## Problem to solve:
Continue the news report about the Southern California desert flash floods, picking up right after its final sentence.

*** Opening of Text passage ***

Flash-flood watches will remain in effect through Tuesday for parts of the Southland, including the Antelope Valley.

There was no major trouble from the rain on Monday. Residents say as fast as it appeared, it disappeared. The sudden storm cells popped up across the Antelope Valley. In Acton, the rain came fast and heavy.

Desert areas braced for another day of wet weather after heavy rain caused extensive damage on Sunday.

Throughout the Coachella Valley, streets looked more like river beds, and several people had to be rescued from their cars.

Residents said the flooding happened very quickly. In Needles, near the Arizona border, the road was completely washed out from heavy rain.

Outside of Needles, many people got stuck in the fast-moving water, including a 77-year-old woman from Lake Havasu, who was found dead, still seat belted inside her vehicle. Although that's the only known fatality, there were a number of truckers and other drivers who were also trapped.

A truck driver was briefly trapped inside a truck with the water rising inside his cab. Fortunately, he was able to get out safely.

*** Close of Text passage ***
*** Opening of Extracted information ***

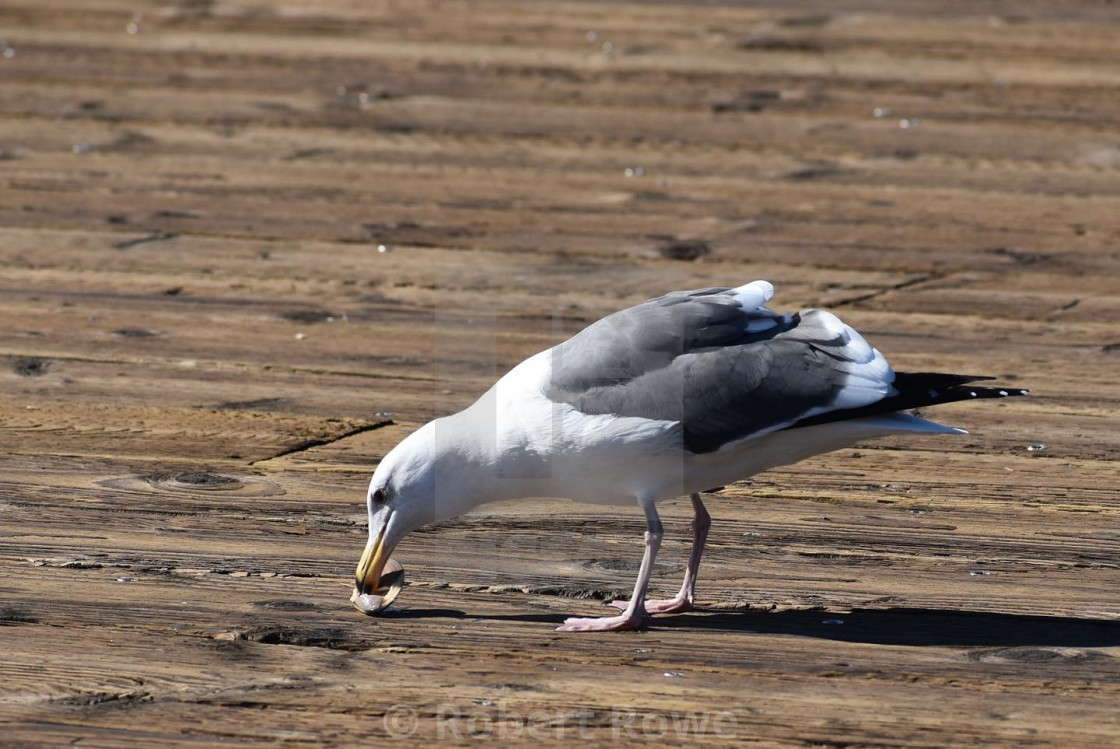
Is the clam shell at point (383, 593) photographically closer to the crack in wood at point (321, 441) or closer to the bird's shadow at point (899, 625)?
the bird's shadow at point (899, 625)

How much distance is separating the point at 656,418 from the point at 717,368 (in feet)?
0.45

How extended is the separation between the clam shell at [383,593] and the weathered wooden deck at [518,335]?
1.0 inches

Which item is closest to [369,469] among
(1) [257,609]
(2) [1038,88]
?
(1) [257,609]

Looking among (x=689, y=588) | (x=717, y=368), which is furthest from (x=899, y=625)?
(x=717, y=368)

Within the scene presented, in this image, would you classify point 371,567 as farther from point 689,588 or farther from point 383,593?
point 689,588

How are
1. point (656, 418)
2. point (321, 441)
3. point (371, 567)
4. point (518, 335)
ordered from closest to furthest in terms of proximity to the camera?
1. point (656, 418)
2. point (371, 567)
3. point (321, 441)
4. point (518, 335)

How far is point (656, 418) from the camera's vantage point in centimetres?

*** Close of Extracted information ***

## Reply:
Flash-flooding caused a mess in the Indio area. Neighborhoods, homes, gas stations and streets looked like rivers. Cars were stranded, and people in the area said the flooding happened in an instant.

"It just came out of nowhere. The inside of our ceiling broke, so our entire store is flooded," said Brittney Ortega, a gas station employee in Indio. "It kept coming and coming and coming, and we just couldn't stop it."

On Highway 62 in Morongo Valley, a wall of mud five feet high and about a half-mile wide came across the road. A number of cars were stuck in the mud, and some of the stranded motorists had to be rescued. It took crews several hours to clear the road.